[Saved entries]
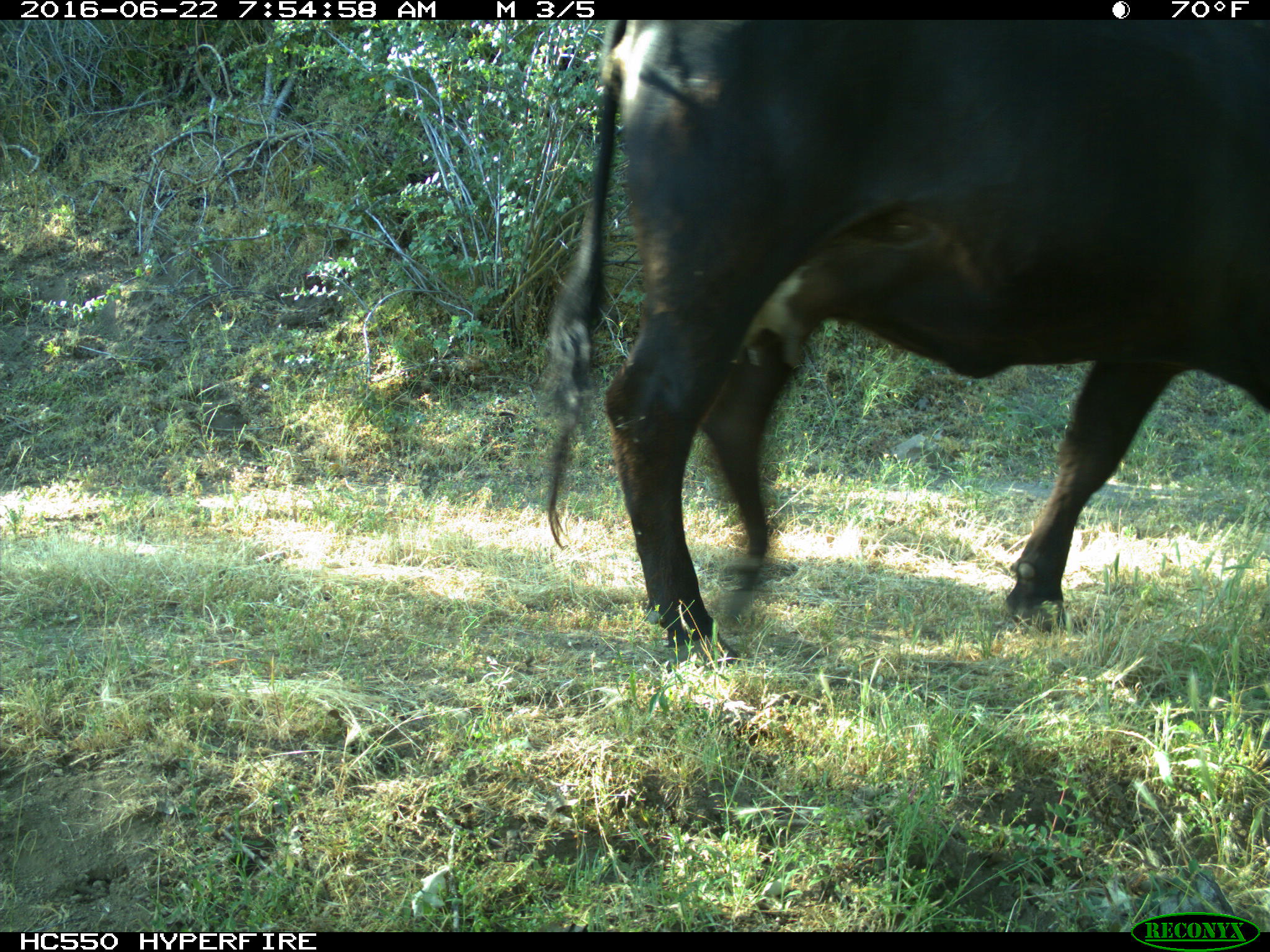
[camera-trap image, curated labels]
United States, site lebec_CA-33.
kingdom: Animalia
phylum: Chordata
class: Mammalia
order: Artiodactyla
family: Bovidae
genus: Bos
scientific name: Bos taurus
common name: domestic cow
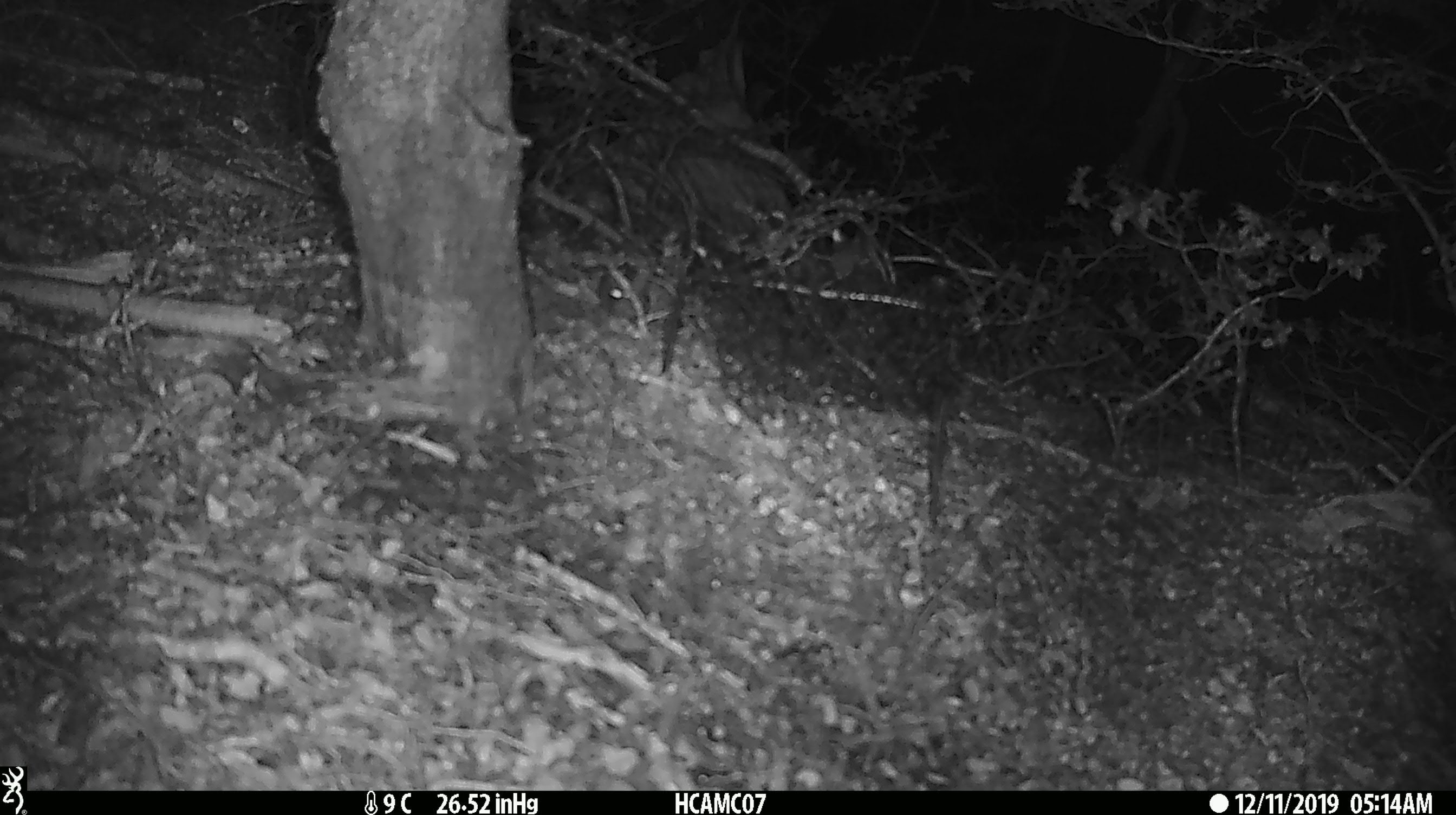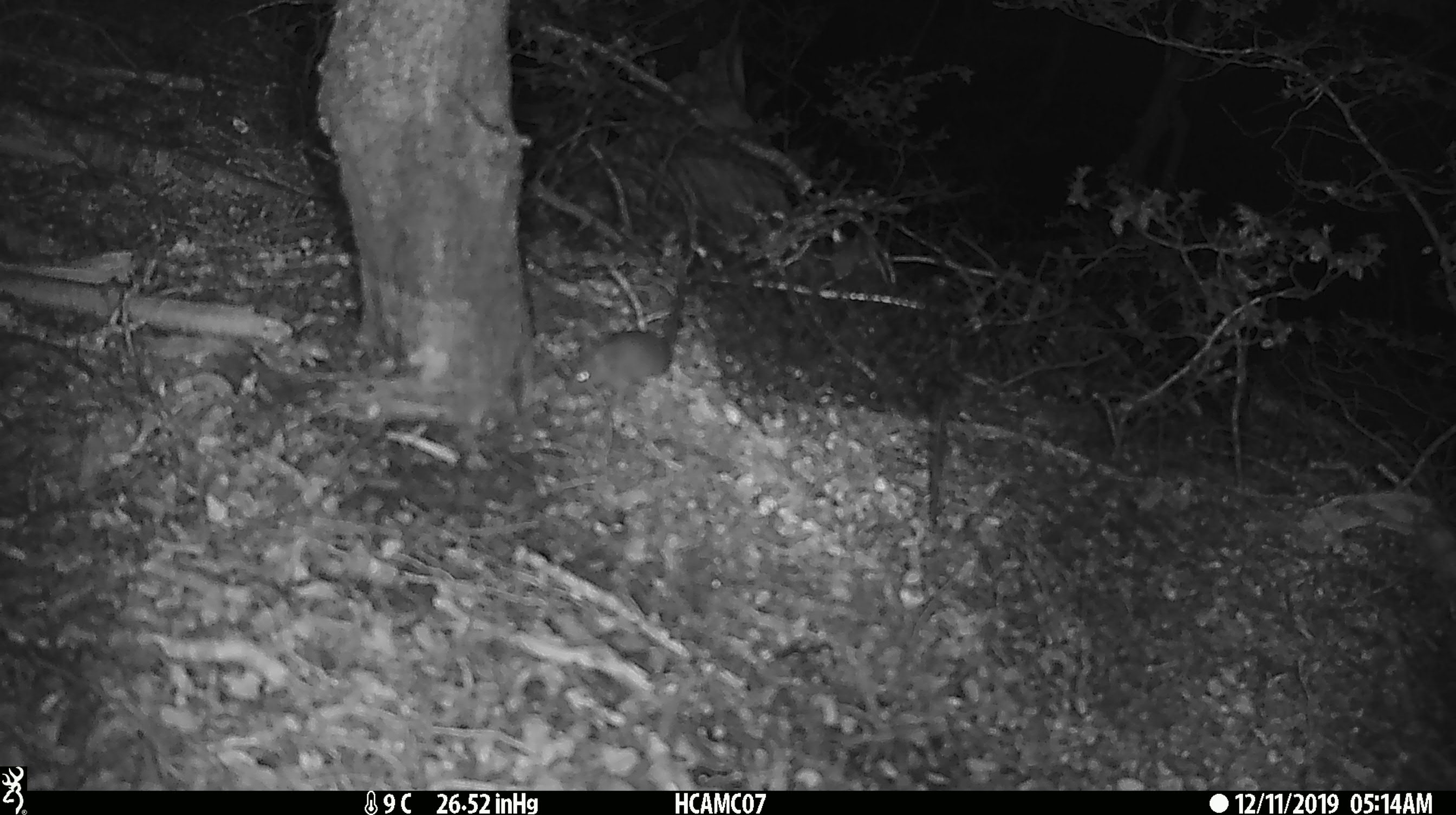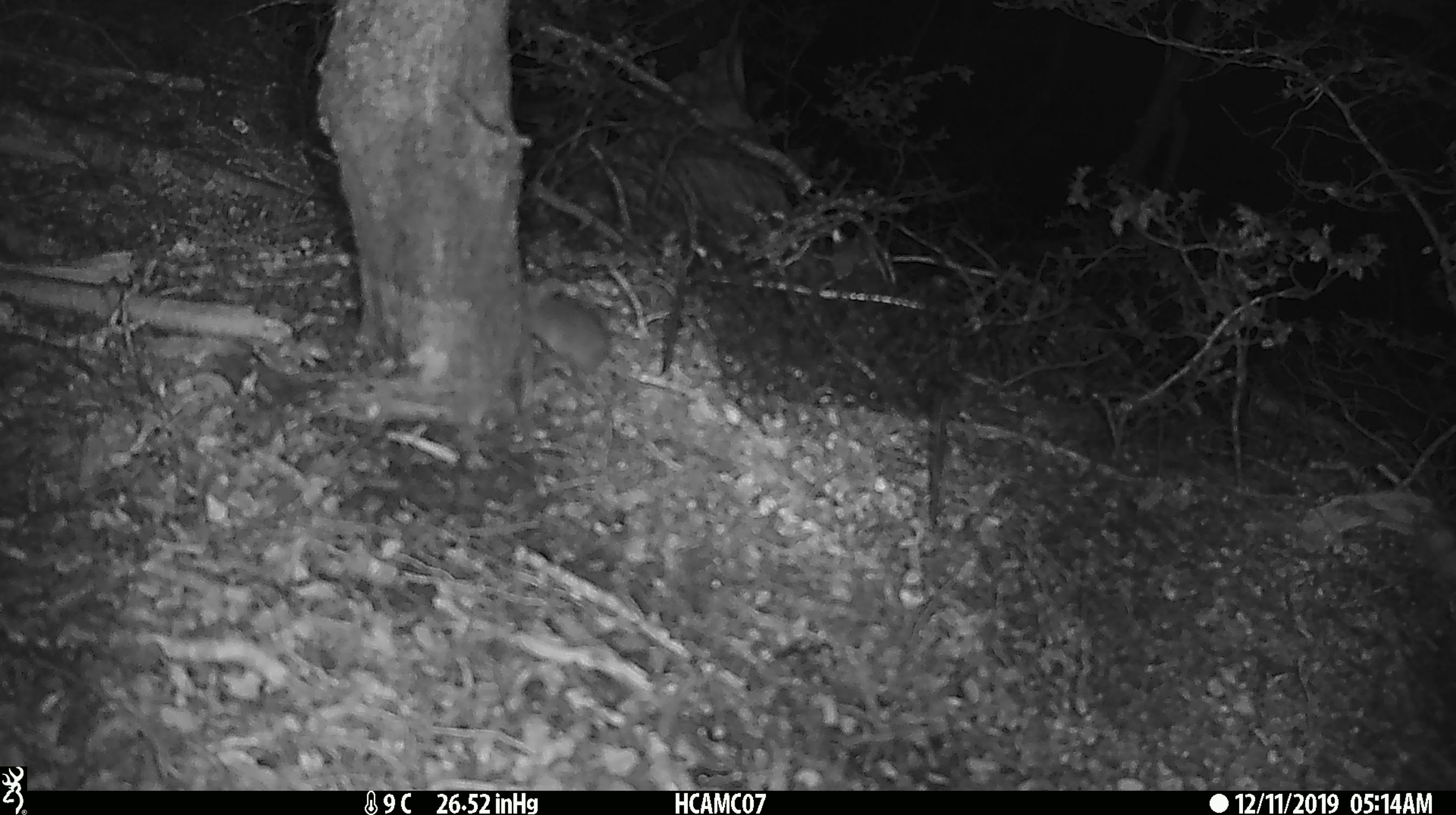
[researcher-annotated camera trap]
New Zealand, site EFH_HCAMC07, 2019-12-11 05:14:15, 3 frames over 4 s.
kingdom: Animalia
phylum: Chordata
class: Mammalia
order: Rodentia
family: Muridae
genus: Mus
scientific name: Mus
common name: mouse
Mouse (Mus).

_What to produce_: Apart from the pictures, set down all the entries above exactly.

_Answer for the task_:
[camera-trap image, curated labels]
United States, site lebec_CA-33.
kingdom: Animalia
phylum: Chordata
class: Mammalia
order: Artiodactyla
family: Bovidae
genus: Bos
scientific name: Bos taurus
common name: domestic cow
[researcher-annotated camera trap]
New Zealand, site EFH_HCAMC07, 2019-12-11 05:14:15, 3 frames over 4 s.
kingdom: Animalia
phylum: Chordata
class: Mammalia
order: Rodentia
family: Muridae
genus: Mus
scientific name: Mus
common name: mouse
Mouse (Mus).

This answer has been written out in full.